In this two-part series of articles, we’ll investigate how architects can optimise their designs to respond to the pending changes in Part L Building Regulations between 2014 and 2020, using a phased project in Leyton, East London.
In order to comply with 2014 regulations, our design needs to be adjusted to achieve a 9% reduction compared to 2010 acceptable carbon emissions. We will test scenarios with different envelope options, HVAC systems & efficiencies, as well as low carbon technologies, such as solar PVs and and Solar Thermal Hot Water Systems, to see which single and combined variables help us reach our goal.
In this first part, we carry out performance analysis on a non-domestic new build project which already meets 2010 Part L requirements. Our ensemble is made up of a city hall, concert hall and theatre, on the fringes of the Olympic Village.
To reach a 9% reduction, our annual CO2 production needs to fall from 1,398, 901 kgCO2 to a value below 1, 272, 999 kgCO2.
Once imported into Sefaira’s web app, a first round of analysis reveals that our building is susceptible to high solar gain and that it loses heat through ventilation and conduction.

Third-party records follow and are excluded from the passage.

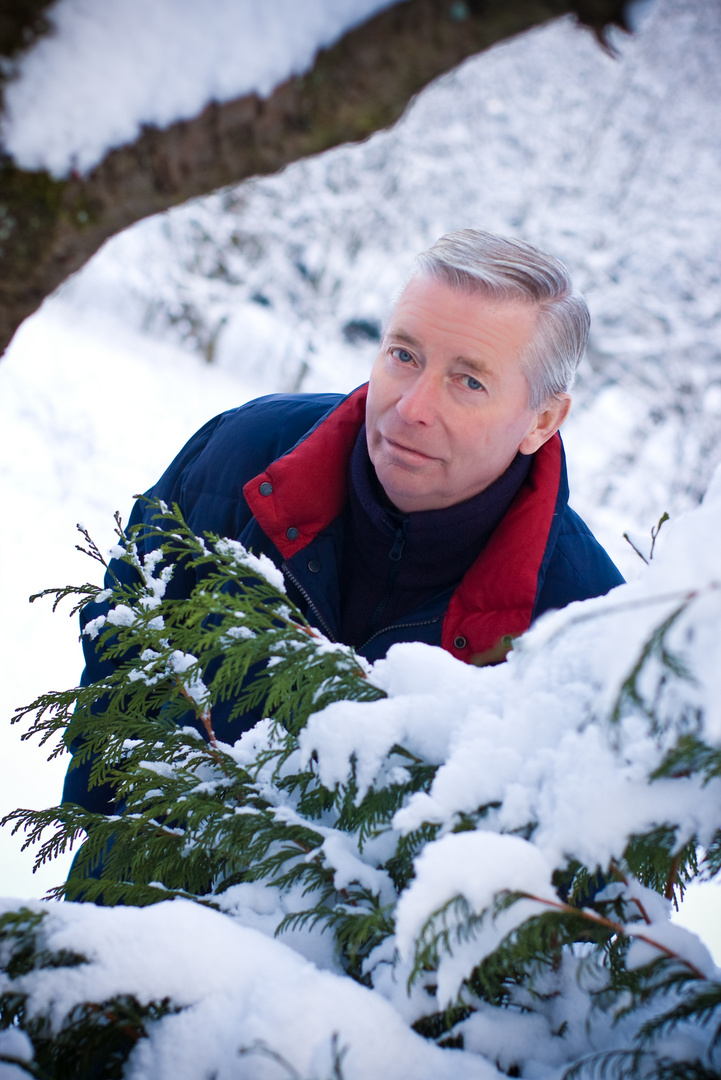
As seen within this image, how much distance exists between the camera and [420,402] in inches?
63.6

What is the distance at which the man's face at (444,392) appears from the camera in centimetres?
162

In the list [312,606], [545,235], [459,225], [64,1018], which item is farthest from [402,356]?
[459,225]

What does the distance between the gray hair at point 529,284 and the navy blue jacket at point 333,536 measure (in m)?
0.26

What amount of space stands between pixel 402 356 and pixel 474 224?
1026 cm

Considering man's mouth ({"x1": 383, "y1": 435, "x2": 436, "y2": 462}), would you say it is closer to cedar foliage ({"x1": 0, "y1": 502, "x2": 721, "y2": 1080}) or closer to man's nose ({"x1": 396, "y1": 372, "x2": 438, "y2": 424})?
man's nose ({"x1": 396, "y1": 372, "x2": 438, "y2": 424})

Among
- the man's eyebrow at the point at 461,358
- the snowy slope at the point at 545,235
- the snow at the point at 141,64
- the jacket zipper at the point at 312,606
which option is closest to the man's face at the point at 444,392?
the man's eyebrow at the point at 461,358

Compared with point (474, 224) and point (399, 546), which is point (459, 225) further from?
point (399, 546)

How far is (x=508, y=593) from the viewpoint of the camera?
163 cm

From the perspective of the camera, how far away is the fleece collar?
1.63 meters

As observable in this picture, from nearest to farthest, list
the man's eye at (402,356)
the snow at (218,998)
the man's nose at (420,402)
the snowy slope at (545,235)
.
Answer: the snow at (218,998), the man's nose at (420,402), the man's eye at (402,356), the snowy slope at (545,235)

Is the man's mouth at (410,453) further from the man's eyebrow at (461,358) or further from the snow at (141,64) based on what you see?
the snow at (141,64)

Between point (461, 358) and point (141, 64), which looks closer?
point (141, 64)

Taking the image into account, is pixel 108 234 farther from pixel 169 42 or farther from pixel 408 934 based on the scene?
pixel 408 934

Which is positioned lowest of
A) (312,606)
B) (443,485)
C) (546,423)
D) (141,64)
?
(312,606)
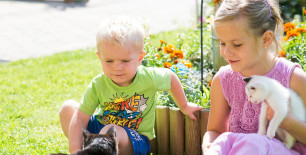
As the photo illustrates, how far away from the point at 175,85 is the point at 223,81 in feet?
1.34

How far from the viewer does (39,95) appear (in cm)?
462

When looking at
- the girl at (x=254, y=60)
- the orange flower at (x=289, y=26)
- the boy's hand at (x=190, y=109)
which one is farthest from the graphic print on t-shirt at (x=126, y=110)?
the orange flower at (x=289, y=26)

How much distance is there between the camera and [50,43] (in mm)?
8227

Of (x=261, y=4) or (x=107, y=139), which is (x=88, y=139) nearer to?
(x=107, y=139)

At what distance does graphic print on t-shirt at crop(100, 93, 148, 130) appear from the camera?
259cm

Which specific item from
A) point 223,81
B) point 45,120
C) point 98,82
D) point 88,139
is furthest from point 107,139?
point 45,120

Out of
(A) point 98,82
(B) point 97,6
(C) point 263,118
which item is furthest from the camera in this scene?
(B) point 97,6

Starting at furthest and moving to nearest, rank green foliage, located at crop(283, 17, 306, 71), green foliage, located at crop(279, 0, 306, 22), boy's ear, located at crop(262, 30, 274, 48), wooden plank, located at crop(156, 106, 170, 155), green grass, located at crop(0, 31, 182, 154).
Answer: green foliage, located at crop(279, 0, 306, 22), green foliage, located at crop(283, 17, 306, 71), green grass, located at crop(0, 31, 182, 154), wooden plank, located at crop(156, 106, 170, 155), boy's ear, located at crop(262, 30, 274, 48)

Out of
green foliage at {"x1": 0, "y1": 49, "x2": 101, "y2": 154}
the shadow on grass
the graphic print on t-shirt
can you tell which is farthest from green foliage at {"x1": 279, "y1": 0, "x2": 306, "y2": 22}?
the shadow on grass

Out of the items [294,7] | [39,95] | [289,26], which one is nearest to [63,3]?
[294,7]

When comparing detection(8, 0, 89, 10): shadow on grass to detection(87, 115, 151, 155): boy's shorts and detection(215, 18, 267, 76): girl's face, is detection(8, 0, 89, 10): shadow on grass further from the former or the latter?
detection(215, 18, 267, 76): girl's face

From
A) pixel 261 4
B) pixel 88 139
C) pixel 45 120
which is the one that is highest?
pixel 261 4

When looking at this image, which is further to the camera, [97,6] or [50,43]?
[97,6]

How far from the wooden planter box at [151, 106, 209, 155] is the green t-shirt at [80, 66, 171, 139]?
220 millimetres
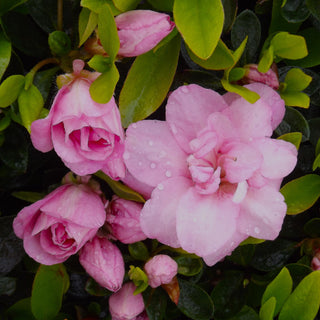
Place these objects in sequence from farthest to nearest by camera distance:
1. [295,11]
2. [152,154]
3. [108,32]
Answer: [295,11], [152,154], [108,32]

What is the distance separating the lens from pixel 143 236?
0.84 metres

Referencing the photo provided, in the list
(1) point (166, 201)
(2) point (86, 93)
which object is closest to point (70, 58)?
(2) point (86, 93)

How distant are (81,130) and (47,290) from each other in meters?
0.35

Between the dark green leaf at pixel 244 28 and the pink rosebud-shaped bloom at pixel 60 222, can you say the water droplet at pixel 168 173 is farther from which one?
the dark green leaf at pixel 244 28

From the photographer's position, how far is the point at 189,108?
2.53ft

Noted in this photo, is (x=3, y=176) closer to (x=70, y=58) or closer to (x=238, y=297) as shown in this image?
(x=70, y=58)

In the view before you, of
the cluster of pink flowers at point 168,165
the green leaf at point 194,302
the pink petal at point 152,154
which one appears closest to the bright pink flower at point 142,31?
the cluster of pink flowers at point 168,165

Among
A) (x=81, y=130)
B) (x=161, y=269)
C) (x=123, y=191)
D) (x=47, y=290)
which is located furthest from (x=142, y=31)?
(x=47, y=290)

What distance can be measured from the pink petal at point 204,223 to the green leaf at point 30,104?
24cm

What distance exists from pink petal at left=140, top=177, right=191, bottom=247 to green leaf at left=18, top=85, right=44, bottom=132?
20 centimetres

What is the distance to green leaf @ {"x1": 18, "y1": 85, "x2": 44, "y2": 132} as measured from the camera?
0.76 meters

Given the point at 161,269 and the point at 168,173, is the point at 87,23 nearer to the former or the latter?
the point at 168,173

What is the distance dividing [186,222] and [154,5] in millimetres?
315

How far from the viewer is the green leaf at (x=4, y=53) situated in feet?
2.56
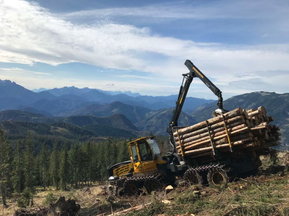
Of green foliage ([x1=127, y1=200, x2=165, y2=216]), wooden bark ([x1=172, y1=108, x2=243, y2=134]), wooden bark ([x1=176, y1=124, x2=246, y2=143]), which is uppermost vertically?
wooden bark ([x1=172, y1=108, x2=243, y2=134])

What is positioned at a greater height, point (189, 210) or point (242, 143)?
point (242, 143)

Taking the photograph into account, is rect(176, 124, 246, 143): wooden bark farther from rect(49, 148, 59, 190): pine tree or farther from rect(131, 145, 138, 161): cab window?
rect(49, 148, 59, 190): pine tree

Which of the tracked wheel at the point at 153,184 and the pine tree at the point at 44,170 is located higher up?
the pine tree at the point at 44,170

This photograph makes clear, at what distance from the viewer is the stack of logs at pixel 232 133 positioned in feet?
51.1

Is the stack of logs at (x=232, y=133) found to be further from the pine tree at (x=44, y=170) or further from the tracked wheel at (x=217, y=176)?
the pine tree at (x=44, y=170)

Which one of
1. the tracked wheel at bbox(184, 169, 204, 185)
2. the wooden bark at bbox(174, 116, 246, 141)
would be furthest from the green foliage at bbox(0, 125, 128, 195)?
the tracked wheel at bbox(184, 169, 204, 185)

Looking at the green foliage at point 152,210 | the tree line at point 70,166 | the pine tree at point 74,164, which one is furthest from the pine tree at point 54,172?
the green foliage at point 152,210

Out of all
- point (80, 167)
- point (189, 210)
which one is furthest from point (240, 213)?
point (80, 167)

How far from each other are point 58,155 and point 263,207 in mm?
88973

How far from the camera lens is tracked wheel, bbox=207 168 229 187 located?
52.7 ft

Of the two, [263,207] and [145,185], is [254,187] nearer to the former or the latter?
[263,207]

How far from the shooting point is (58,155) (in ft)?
307

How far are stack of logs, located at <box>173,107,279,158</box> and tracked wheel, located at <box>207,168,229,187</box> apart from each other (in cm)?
95

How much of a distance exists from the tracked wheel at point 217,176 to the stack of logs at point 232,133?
95 cm
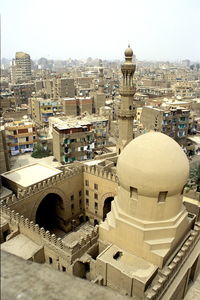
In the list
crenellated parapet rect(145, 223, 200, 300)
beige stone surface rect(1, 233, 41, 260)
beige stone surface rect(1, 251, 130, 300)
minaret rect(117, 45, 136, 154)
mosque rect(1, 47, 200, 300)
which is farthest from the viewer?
minaret rect(117, 45, 136, 154)

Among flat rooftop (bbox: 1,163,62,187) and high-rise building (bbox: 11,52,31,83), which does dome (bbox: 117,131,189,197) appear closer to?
flat rooftop (bbox: 1,163,62,187)

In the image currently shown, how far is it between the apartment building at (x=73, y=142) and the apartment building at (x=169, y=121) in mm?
16621

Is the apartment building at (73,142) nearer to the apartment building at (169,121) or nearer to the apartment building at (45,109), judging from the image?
the apartment building at (169,121)

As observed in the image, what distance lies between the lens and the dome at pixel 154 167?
46.1 ft

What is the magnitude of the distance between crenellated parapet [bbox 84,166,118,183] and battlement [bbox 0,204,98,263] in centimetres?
948

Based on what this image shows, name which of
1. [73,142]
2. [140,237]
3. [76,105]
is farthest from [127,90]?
[76,105]

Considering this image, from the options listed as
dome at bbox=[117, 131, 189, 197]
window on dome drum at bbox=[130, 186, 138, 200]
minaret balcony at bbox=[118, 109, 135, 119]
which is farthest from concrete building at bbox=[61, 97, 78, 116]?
window on dome drum at bbox=[130, 186, 138, 200]

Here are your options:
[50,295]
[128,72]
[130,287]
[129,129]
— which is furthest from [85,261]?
[128,72]

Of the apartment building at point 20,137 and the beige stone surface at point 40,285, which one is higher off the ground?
the beige stone surface at point 40,285

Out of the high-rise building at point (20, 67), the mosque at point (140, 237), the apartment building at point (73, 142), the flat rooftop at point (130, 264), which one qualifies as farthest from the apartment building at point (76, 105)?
the high-rise building at point (20, 67)

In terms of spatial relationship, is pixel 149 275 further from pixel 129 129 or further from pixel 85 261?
pixel 129 129

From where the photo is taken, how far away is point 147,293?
1357cm

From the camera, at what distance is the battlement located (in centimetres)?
1723

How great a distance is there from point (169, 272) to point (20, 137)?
4180cm
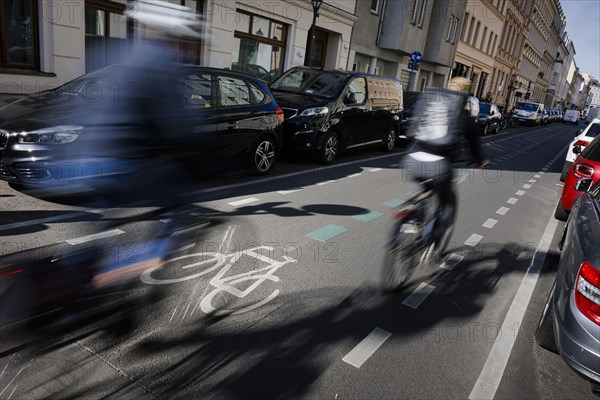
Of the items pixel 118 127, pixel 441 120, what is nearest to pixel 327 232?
pixel 441 120

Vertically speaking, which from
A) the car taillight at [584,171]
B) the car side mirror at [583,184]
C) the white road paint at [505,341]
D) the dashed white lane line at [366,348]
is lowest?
the white road paint at [505,341]

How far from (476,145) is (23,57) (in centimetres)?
961

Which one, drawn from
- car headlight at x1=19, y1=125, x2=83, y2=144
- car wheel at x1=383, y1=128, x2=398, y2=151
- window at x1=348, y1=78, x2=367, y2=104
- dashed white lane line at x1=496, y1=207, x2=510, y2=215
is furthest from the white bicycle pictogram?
car wheel at x1=383, y1=128, x2=398, y2=151

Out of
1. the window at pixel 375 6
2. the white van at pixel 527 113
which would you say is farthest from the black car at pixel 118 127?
the white van at pixel 527 113

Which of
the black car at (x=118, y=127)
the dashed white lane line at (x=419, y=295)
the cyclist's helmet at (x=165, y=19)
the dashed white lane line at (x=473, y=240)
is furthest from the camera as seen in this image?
the dashed white lane line at (x=473, y=240)

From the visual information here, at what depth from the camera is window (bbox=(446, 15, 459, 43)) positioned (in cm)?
3203

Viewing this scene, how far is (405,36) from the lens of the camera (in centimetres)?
2464

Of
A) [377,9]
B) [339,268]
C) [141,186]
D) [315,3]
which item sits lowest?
[339,268]

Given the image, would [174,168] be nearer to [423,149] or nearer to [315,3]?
[423,149]

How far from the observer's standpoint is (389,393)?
2.84m

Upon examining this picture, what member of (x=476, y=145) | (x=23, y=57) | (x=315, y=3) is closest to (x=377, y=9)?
(x=315, y=3)

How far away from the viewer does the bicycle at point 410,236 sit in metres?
4.12

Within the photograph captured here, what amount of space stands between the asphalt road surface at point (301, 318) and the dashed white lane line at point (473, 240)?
3cm

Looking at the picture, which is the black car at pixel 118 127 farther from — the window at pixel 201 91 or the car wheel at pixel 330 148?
the car wheel at pixel 330 148
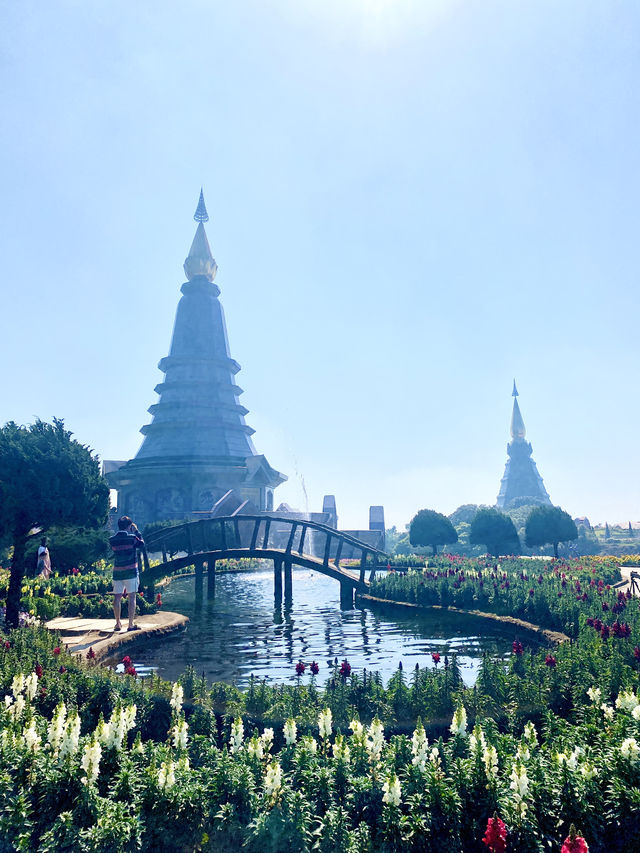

With this knowledge, we are now able to make relevant adjustments to the design to improve its performance at an early stage. In this instance, we’ll focus on the fabric, glazing, solar shading and HVAC system efficiency.
Improving Design Performance
Our next step is to test single improvement Strategies to see what impact they have on the design.
Strategy 1. Figure 4 shows that specifying more efficient fabric properties such as the facade and roof glazing U Factors, the solar heat gain coefficient, the wall U Factor, air leakage, and surface reflectance gets us a 5% reduction.
Strategy 2. Glazing Ratio & Solar Shading adjustments offers approximately 1% savings in carbon emissions.
Strategy 3. Adding a Mechanical Ventilation Heat Recovery System that operates at 70% efficiency contributes a 9% saving to the baseline.
It is safe to assume that adjusting the glazing ratio and applying solar shading are the two strategies that have the least impact on our design. Adding an Mechanical Ventilation Heat Recovery System appears to be a crucial strategy; it offers a 9% reduction in carbon emissions- almost significant enough to make it a stand-alone measure.
It is essential to check the combined effect of different strategies as you cannot always expect an additive outcome. This calculation is made possible by Sefaira’s Bundle option. In this example, we tested several combinations. The most rewarding bundle is a fabric, glazing and shading upgrade as well as the addition of a MVHR system.
A combined 13% reduction in Annual CO2 Production goes well and beyond the 2014 requirements for meeting Part L.
Armed with Sefaira’s building physics analysis tool, it is now possible for designers to rapidly and accurately test and adjust their designs in response to unforeseen regulation, brief or budget changes.